INSTRUCTIONS TO FOLLOW:
Return the full text about the online training for safer well water, word for word.

SOURCE PASSAGE:
####################
What to know
Health departments: Take our online training for safer well water through stronger public health programs. Learn how to improve your private drinking water program and strengthen services to people who use wells and other private drinking water sources.
Get started
- Register through the Tulane PACE learning management system or TRAIN.
- Select the course to get started.
Benefits of the training
- It's free and flexible: Take the courses you want, when you want in this online program.
- It's practical: Improve drinking water in your community by improving your program.
- It's strategic: Gain experience with the framework used in health department accreditation as you take steps to improve your program.
SWPI helps health department programs strengthen services to people who use wells, cisterns, springs, and other private drinking water systems not covered by the Safe Drinking Water Act.
Oversight for these systems vary, but core elements of successful, sustainable programs are similar. SWPI walks through a performance improvement approach to identifying and filling program gaps in these types of drinking water programs.
Training length and scope
SWPI includes 9 courses. For pilot testers, the average time to finish the courses ranged from just over 1 hour for the shortest course to just over 2 hours for the longest.
Take all of the SWPI courses, or pick and choose (the first one is required, then you can take courses in any order). We recommend taking courses in order for the greatest benefit:
- 101 – Introduction: the 10 Essential Environmental Public Health ServicesA and unregulated drinking waterB programs
- 102 – Assessment: monitor health
- 103 – Assessment: diagnose and investigate
- 104 – Policy development: inform, educate, empower, and mobilize
- 105 – Policy development: policies and plans
- 106 – Assurance: laws and regulations
- 107 – Assurance: linking people to services
- 108 – Assurance: assuring a competent workforce
- 109 – Assurance: evaluation and research
Feedback
What pilot testers say
We tested this course among drinking water and other environmental health staff:
- More than 4 out of 5 identified specific actions they could take in their job as a result of SWPI.
####################
INFORMATION SUPPLIED:
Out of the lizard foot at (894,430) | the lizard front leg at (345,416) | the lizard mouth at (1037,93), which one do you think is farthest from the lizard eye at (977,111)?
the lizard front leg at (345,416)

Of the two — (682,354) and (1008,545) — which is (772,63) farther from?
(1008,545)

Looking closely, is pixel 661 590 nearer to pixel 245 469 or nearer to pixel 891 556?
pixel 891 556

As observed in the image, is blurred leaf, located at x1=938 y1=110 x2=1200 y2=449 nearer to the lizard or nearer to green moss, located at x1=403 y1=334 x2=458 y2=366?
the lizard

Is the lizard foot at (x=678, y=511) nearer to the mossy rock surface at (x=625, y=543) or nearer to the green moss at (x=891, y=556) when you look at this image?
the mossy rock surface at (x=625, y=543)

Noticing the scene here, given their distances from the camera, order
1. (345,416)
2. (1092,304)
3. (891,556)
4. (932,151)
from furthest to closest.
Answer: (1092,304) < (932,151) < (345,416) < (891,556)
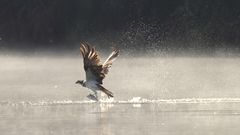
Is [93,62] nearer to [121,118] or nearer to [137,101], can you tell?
[121,118]

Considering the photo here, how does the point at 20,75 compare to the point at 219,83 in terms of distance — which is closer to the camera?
the point at 219,83

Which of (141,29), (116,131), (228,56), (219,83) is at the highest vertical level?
(141,29)

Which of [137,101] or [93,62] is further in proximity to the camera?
[137,101]

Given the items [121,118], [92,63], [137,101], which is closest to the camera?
[121,118]

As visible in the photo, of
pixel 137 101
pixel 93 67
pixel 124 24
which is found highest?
pixel 124 24

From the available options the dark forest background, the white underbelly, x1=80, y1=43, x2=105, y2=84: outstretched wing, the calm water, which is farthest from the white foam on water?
the dark forest background

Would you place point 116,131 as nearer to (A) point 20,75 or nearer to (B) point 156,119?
(B) point 156,119

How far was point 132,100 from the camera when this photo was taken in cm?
2248

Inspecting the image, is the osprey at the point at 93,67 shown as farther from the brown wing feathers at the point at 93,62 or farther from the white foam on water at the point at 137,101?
the white foam on water at the point at 137,101

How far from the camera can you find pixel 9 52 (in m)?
49.4

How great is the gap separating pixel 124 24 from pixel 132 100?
2705 cm

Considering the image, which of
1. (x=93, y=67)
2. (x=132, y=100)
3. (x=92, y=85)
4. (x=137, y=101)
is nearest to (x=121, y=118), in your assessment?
(x=92, y=85)

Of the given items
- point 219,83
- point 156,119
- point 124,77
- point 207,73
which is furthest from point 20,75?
point 156,119

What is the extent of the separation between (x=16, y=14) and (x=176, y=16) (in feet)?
41.2
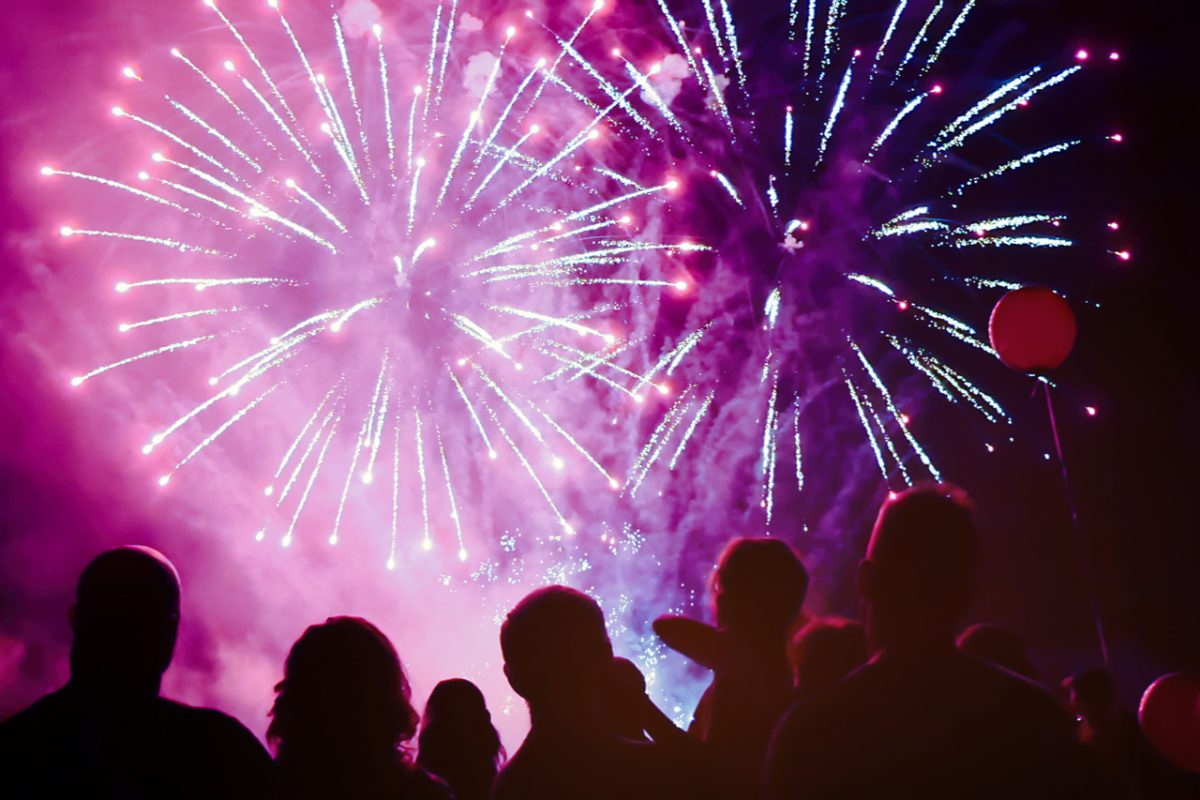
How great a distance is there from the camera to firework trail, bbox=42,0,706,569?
11.7 metres

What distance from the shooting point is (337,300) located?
1358 centimetres

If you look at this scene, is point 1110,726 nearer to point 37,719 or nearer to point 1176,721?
point 1176,721

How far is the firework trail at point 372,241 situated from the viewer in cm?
1168

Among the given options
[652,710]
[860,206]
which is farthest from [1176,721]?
[860,206]

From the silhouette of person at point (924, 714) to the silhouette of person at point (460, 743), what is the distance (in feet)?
5.98

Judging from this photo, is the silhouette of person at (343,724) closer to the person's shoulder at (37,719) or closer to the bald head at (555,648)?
the bald head at (555,648)

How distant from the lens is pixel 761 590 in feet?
8.21

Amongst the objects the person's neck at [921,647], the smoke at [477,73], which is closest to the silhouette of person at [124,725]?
the person's neck at [921,647]

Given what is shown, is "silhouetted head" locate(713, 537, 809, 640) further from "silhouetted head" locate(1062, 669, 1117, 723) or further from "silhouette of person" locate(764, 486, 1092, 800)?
"silhouetted head" locate(1062, 669, 1117, 723)

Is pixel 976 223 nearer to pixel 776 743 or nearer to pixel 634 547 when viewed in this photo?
pixel 634 547

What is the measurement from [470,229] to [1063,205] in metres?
####################
WRITTEN ANSWER:
What to know
Health departments: Take our online training for safer well water through stronger public health programs. Learn how to improve your private drinking water program and strengthen services to people who use wells and other private drinking water sources.
Get started
- Register through the Tulane PACE learning management system or TRAIN.
- Select the course to get started.
Benefits of the training
- It's free and flexible: Take the courses you want, when you want in this online program.
- It's practical: Improve drinking water in your community by improving your program.
- It's strategic: Gain experience with the framework used in health department accreditation as you take steps to improve your program.
SWPI helps health department programs strengthen services to people who use wells, cisterns, springs, and other private drinking water systems not covered by the Safe Drinking Water Act.
Oversight for these systems vary, but core elements of successful, sustainable programs are similar. SWPI walks through a performance improvement approach to identifying and filling program gaps in these types of drinking water programs.
Training length and scope
SWPI includes 9 courses. For pilot testers, the average time to finish the courses ranged from just over 1 hour for the shortest course to just over 2 hours for the longest.
Take all of the SWPI courses, or pick and choose (the first one is required, then you can take courses in any order). We recommend taking courses in order for the greatest benefit:
- 101 – Introduction: the 10 Essential Environmental Public Health ServicesA and unregulated drinking waterB programs
- 102 – Assessment: monitor health
- 103 – Assessment: diagnose and investigate
- 104 – Policy development: inform, educate, empower, and mobilize
- 105 – Policy development: policies and plans
- 106 – Assurance: laws and regulations
- 107 – Assurance: linking people to services
- 108 – Assurance: assuring a competent workforce
- 109 – Assurance: evaluation and research
Feedback
What pilot testers say
We tested this course among drinking water and other environmental health staff:
- More than 4 out of 5 identified specific actions they could take in their job as a result of SWPI.